Eichhorn, im Hauptberuf für den deutschen Marktführer Aida tätig, gehört zu den Berufsoptimisten der Branche – auf dem Traumschiff ist von denen aber gerade keiner. Während Eichhorn sicher ist, dass das Potential für Ozeanriesen noch lange nicht ausgeschöpft ist und Deutschland spätestens 2015 nach dem Vereinigten Staaten zweitgrößte Kreuzfahrernation wird, gibt es rund um die MS Deutschland Zweifel, ob für das Traumschiff überhaupt noch Platz auf dem Markt ist.

Denn die wirtschaftlichen Perspektiven wachsen nicht mehr für alle Kreuzfahrtreeder derart in die Höhe wie die Aufbauten neuer und größerer Ferienschiffe.

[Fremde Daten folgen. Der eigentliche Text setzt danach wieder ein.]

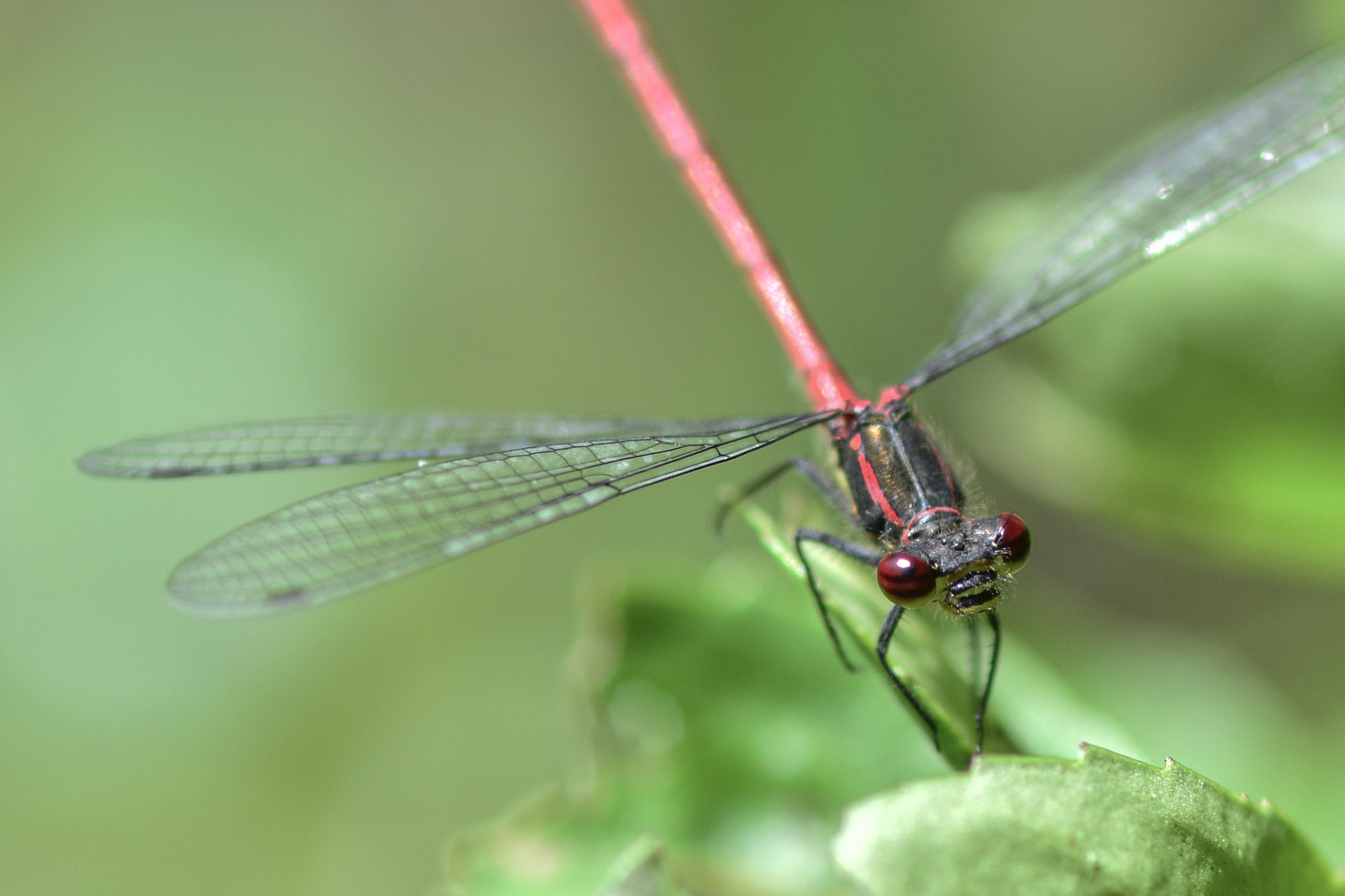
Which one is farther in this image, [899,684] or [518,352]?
[518,352]

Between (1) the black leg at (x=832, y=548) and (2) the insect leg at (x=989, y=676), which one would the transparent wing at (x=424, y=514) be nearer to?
(1) the black leg at (x=832, y=548)

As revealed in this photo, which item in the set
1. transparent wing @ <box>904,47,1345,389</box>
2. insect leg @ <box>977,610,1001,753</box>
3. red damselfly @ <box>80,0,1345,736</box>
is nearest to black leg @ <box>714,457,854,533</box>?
red damselfly @ <box>80,0,1345,736</box>

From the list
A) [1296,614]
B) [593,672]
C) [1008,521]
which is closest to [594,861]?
[593,672]

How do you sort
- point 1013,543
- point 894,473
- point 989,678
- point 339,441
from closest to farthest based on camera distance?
point 989,678 < point 1013,543 < point 894,473 < point 339,441

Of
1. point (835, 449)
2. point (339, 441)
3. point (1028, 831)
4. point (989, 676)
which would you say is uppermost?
point (339, 441)

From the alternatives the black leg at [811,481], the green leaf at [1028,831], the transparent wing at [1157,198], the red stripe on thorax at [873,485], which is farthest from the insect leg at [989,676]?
the transparent wing at [1157,198]

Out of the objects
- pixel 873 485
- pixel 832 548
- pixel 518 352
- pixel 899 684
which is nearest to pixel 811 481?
pixel 873 485

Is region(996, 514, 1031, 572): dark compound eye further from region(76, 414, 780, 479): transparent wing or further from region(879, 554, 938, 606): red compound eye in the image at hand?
region(76, 414, 780, 479): transparent wing

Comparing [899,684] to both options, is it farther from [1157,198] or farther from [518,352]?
[518,352]

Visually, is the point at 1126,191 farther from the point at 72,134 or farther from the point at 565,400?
the point at 72,134
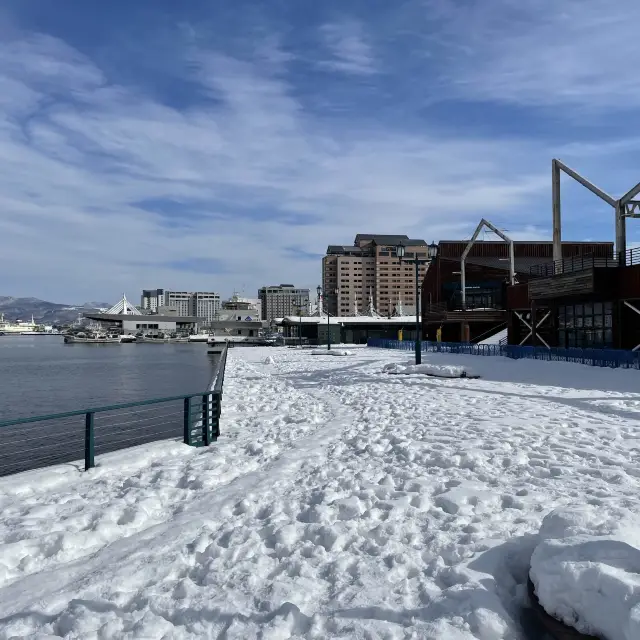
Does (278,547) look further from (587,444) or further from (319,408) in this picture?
(319,408)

TUI feierte Anfang der Woche den Baubeginn für das fünfte Mitglied der „Mein Schiff“-Flotte, Aida erwartet mit der „Aida Prima“ das elfte Schiff. Doch je mehr Ozeanriesen von Konzernen wie Carnival, dem Mutterkonzern von Costa und Aida, oder Royal Caribbean, dem Partner der TUI auf der „Mein Schiff“Flotte, auf die Meere geschickt werden, desto schwieriger wird die Lage für Kleinstreedereien, die oft nur mit einem Schiff unterwegs sind. Passagiere sind nur schwer davon zu überzeugen, an Bord eines Schiffs zu gehen, das aufgrund seines Alters keine Balkone und kleine Kabinengrundrisse hat, wenn es die Seereise auch in einer größeren, neueren und möglicherweise schöneren Version gibt. Der Boom der Kreuzfahrten schafft nicht mehr nur Gewinner, sondern mittlerweile auch reihenweise Verlierer.

Die „Deutschland“ ist hierzulande der bekannteste, aber keineswegs der einzige Verlierer. Auch der Eigner des 1987 gebauten Schiffs „Astor“ hat Insolvenz angemeldet. Der Anbieter Ambiente Kreuzfahrten, der zum Unternehmensgeflecht der SPD gehörte, hat in diesem Jahr den Betrieb eingestellt. Und zum Wochenbeginn wurde bekannt, dass das Schiff „Delphin“ nicht mehr für Passat-Kreuzfahrten auf Tour geht, auch dieses Unternehmen ist insolvent – und hat den Betrieb eingestellt.

So weit soll es für die „Deutschland“ nicht kommen. Insolvenzverwalter Schmid-Sperber ist nach eigenen Worten daran gelegen, außer einem hohen Verkaufspreis „möglichst viele Arbeitsplätze auf dem Schiff und bei der Reederei zu erhalten“. Ein Investor, der den Dampfer und die für die Vermarktung zuständige Reederei Peter Deilmann im Paket übernimmt, erscheint als Ideallösung. Doch auch ein Verkauf des Schiffs und ein Ende der Reederei ist nicht ausgeschlossen. Schließlich sollen die Zeichner einer Traumschiff-Anleihe, die dem Schiff 50 Millionen Euro Kapital geliehen hatten, möglichst viel von ihrem Geld wiedersehen. Mancher von denen dürfte mit Schrecken vernommen haben, dass der Finanzinvestor Callista, der Schiff und Reederei 2012 vom Investor Aurelius übernahm und zuletzt in die Insolvenz lenkte, schon ein Angebot abgegeben hat – angeblich in zweistelliger Millionenhöhe.